SHORT PROBLEM A: Duplicate the FLIP-462 discussion email verbatim from "Some of the" to "in the FLIP.".

PASSAGE PROVIDED:
Re:Re: Re: [DISCUSS] FLIP-462: Support Custom Data Distribution for Input Stream of Lookup Join

Wencong Liu Wed, 12 Jun 2024 06:43:49 -0700

Hi Jingsong,


Some of the points you mentioned are currently clarified in 
the updated FLIP. Please check it out.


1. Enabling custom data distribution can be done through the
LOOKUP SQL Hint. There are detailed examples provided in the FLIP.


2. We will add the isDeterministic method to the `InputDataPartitioner` 
interface, which will return true by default. If the `InputDataPartitioner` 
is not deterministic, the connector developer need to override the 
isDeterministic method to return false. If the connector developer 
cannot ensure this protocol, they will need to bear the correctness 
issues that arise.


3. Yes, this feature will work in batch mode as well.


Best regards,
Wencong





At 2024-06-11 23:47:40, "Jingsong Li" <jingsongl...@gmail.com> wrote:
>Hi all,
>
>+1 to this FLIP, very thanks all for your proposal.
>
>isDeterministic looks good to me too.
>
>We can consider stating the following points:
>
>1. How to enable custom data distribution? Is it a dynamic hint? Can
>you provide an SQL example.

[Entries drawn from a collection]
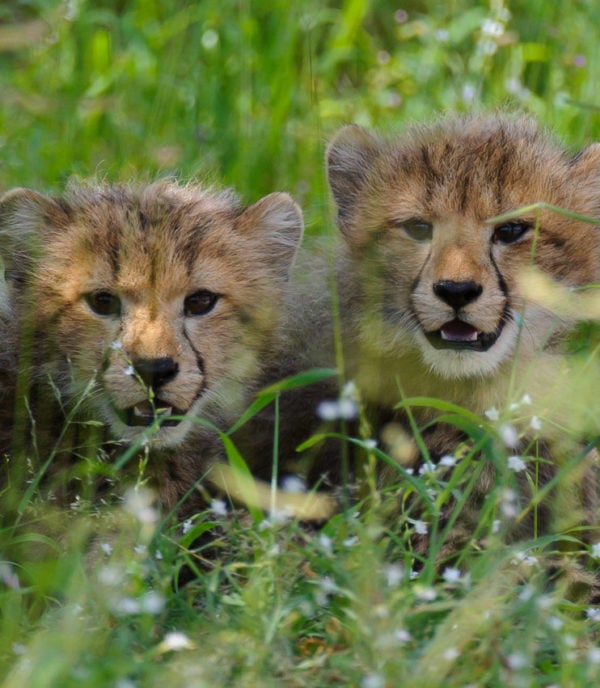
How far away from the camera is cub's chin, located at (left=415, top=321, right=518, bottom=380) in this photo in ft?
12.0

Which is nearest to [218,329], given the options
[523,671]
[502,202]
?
[502,202]

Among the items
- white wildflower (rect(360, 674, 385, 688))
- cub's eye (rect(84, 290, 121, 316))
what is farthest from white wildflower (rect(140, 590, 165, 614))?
cub's eye (rect(84, 290, 121, 316))

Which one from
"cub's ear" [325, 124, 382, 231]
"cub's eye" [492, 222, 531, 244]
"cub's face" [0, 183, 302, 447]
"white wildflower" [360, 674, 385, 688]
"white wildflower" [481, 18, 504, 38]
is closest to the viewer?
"white wildflower" [360, 674, 385, 688]

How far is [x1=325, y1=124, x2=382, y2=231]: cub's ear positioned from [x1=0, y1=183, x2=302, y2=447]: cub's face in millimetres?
213

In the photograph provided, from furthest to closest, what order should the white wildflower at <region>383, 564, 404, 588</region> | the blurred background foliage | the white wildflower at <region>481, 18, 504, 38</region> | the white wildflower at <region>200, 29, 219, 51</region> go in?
the white wildflower at <region>200, 29, 219, 51</region> < the blurred background foliage < the white wildflower at <region>481, 18, 504, 38</region> < the white wildflower at <region>383, 564, 404, 588</region>

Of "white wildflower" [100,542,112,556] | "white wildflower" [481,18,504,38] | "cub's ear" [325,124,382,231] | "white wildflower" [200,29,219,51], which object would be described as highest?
"white wildflower" [481,18,504,38]

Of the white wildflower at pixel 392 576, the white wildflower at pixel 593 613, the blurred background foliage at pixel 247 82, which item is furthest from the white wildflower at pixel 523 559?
the blurred background foliage at pixel 247 82

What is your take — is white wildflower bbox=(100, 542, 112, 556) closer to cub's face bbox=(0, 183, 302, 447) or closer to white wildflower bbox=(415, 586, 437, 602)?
cub's face bbox=(0, 183, 302, 447)

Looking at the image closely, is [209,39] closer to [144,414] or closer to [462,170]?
[462,170]

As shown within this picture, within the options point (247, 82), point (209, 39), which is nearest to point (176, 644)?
point (247, 82)

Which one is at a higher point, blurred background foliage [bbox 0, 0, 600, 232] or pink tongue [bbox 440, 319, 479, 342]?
blurred background foliage [bbox 0, 0, 600, 232]

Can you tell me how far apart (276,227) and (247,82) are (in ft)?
5.75

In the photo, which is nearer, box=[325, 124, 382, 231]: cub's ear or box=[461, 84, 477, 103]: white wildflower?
box=[325, 124, 382, 231]: cub's ear

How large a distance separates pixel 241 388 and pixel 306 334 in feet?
1.12
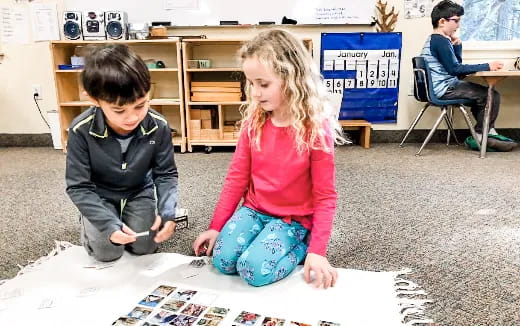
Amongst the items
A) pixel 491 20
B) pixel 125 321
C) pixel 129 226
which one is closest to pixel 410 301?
pixel 125 321

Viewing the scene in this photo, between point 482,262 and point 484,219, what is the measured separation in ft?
1.36

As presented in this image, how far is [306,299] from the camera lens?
1.00 meters

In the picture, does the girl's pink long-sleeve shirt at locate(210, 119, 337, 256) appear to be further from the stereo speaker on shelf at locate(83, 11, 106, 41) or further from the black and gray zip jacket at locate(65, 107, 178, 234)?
the stereo speaker on shelf at locate(83, 11, 106, 41)

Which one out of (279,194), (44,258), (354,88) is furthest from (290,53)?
(354,88)

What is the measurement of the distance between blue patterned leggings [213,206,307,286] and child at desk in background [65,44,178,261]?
164mm

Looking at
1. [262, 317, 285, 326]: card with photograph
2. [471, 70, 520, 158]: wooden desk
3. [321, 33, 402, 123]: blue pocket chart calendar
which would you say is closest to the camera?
[262, 317, 285, 326]: card with photograph

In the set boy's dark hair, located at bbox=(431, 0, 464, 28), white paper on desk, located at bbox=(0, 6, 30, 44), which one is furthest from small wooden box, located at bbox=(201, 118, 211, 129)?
boy's dark hair, located at bbox=(431, 0, 464, 28)

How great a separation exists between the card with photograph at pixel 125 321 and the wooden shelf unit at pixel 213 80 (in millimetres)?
2050

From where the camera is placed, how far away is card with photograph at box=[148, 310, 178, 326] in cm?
92

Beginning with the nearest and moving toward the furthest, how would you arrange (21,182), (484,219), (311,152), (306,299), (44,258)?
(306,299), (311,152), (44,258), (484,219), (21,182)

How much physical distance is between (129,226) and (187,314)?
41cm

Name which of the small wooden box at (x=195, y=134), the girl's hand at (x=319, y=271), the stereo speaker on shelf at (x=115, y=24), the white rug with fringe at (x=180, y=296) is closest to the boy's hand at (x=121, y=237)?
the white rug with fringe at (x=180, y=296)

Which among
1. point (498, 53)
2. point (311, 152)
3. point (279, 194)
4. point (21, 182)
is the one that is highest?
point (498, 53)

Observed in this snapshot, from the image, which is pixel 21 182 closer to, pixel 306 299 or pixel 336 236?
pixel 336 236
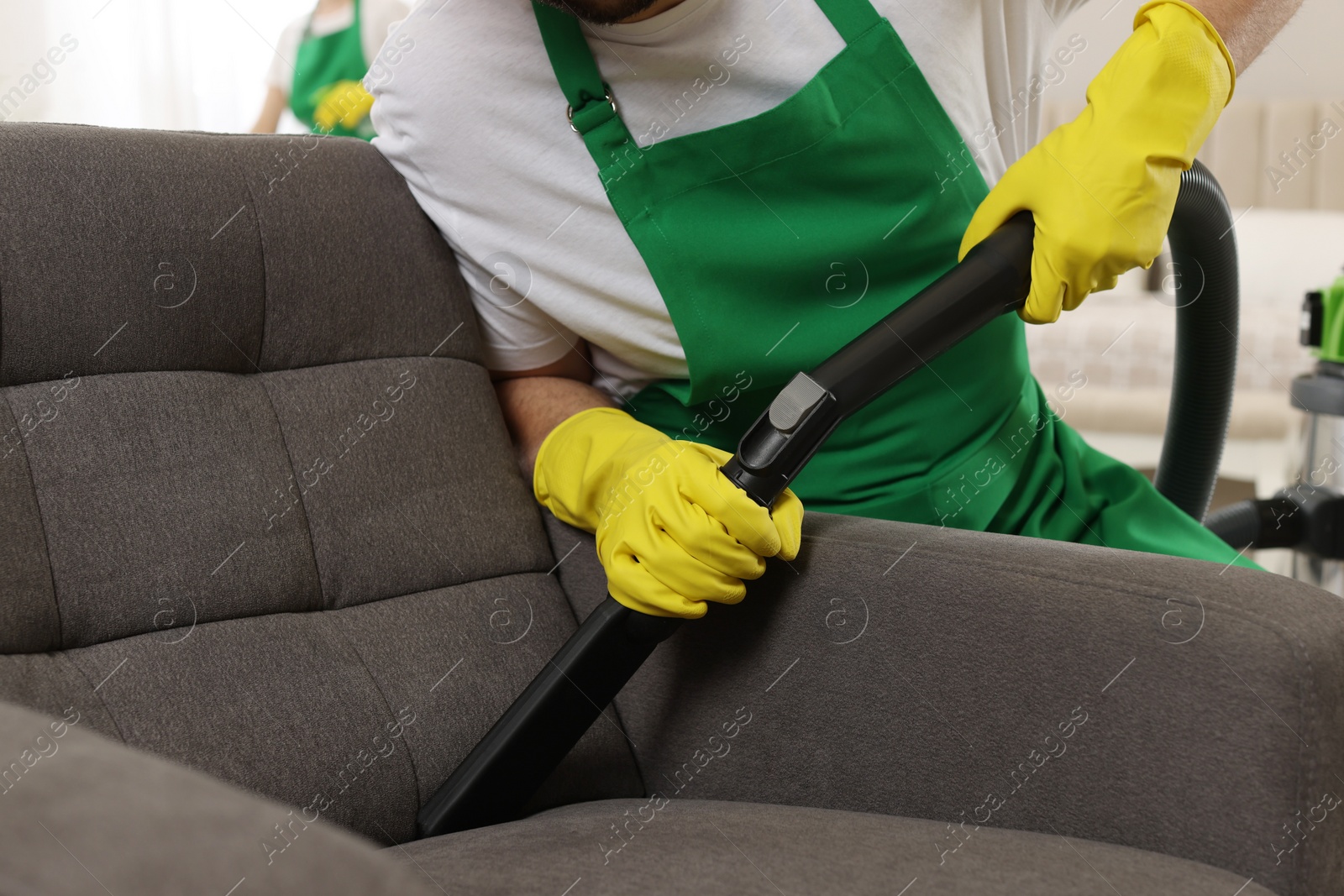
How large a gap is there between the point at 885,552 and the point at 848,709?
0.41 feet

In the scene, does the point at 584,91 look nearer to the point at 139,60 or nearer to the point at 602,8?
the point at 602,8

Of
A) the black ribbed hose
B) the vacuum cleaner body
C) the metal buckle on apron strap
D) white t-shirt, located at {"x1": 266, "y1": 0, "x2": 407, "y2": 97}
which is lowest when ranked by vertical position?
the vacuum cleaner body

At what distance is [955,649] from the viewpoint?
30.0 inches

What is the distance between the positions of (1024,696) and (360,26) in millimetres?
1979

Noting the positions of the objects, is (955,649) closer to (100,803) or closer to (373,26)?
(100,803)

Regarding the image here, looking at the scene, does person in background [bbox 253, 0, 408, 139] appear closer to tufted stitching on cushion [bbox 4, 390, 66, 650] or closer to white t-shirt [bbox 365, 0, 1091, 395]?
Answer: white t-shirt [bbox 365, 0, 1091, 395]

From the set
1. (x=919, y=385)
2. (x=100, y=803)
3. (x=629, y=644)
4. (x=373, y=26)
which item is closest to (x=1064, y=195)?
(x=919, y=385)

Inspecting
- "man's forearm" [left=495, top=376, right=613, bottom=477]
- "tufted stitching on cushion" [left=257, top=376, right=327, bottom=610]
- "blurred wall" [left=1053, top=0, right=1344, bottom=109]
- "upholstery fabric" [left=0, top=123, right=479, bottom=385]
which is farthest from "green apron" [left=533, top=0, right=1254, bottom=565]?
"blurred wall" [left=1053, top=0, right=1344, bottom=109]

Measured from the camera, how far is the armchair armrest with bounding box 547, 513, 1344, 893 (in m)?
0.65

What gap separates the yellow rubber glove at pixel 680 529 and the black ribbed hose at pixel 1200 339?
1.82ft

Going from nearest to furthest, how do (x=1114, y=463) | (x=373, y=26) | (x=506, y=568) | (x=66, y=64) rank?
(x=506, y=568)
(x=1114, y=463)
(x=373, y=26)
(x=66, y=64)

SHORT PROBLEM B: Pull out each line of the listing above that contains the string "furthest".

COMPLETE ANSWER A:
Some of the points you mentioned are currently clarified in 
the updated FLIP. Please check it out.


1. Enabling custom data distribution can be done through the
LOOKUP SQL Hint. There are detailed examples provided in the FLIP.

COMPLETE ANSWER B:
In the photograph provided, from furthest to closest, what order should the white wildflower at <region>383, 564, 404, 588</region> | the blurred background foliage | the white wildflower at <region>481, 18, 504, 38</region> | the white wildflower at <region>200, 29, 219, 51</region> go in?
Of the white wildflower at pixel 392 576, the white wildflower at pixel 593 613, the blurred background foliage at pixel 247 82, which item is furthest from the white wildflower at pixel 523 559?
Which one out of (279,194), (44,258), (354,88) is furthest from (290,53)?
In the set boy's dark hair, located at bbox=(431, 0, 464, 28), white paper on desk, located at bbox=(0, 6, 30, 44), which one is furthest from small wooden box, located at bbox=(201, 118, 211, 129)?
Beginning with the nearest and moving toward the furthest, how would you arrange (21,182), (484,219), (311,152), (306,299), (44,258)?
Going from nearest to furthest, how do (x=1114, y=463) | (x=373, y=26) | (x=506, y=568) | (x=66, y=64) rank?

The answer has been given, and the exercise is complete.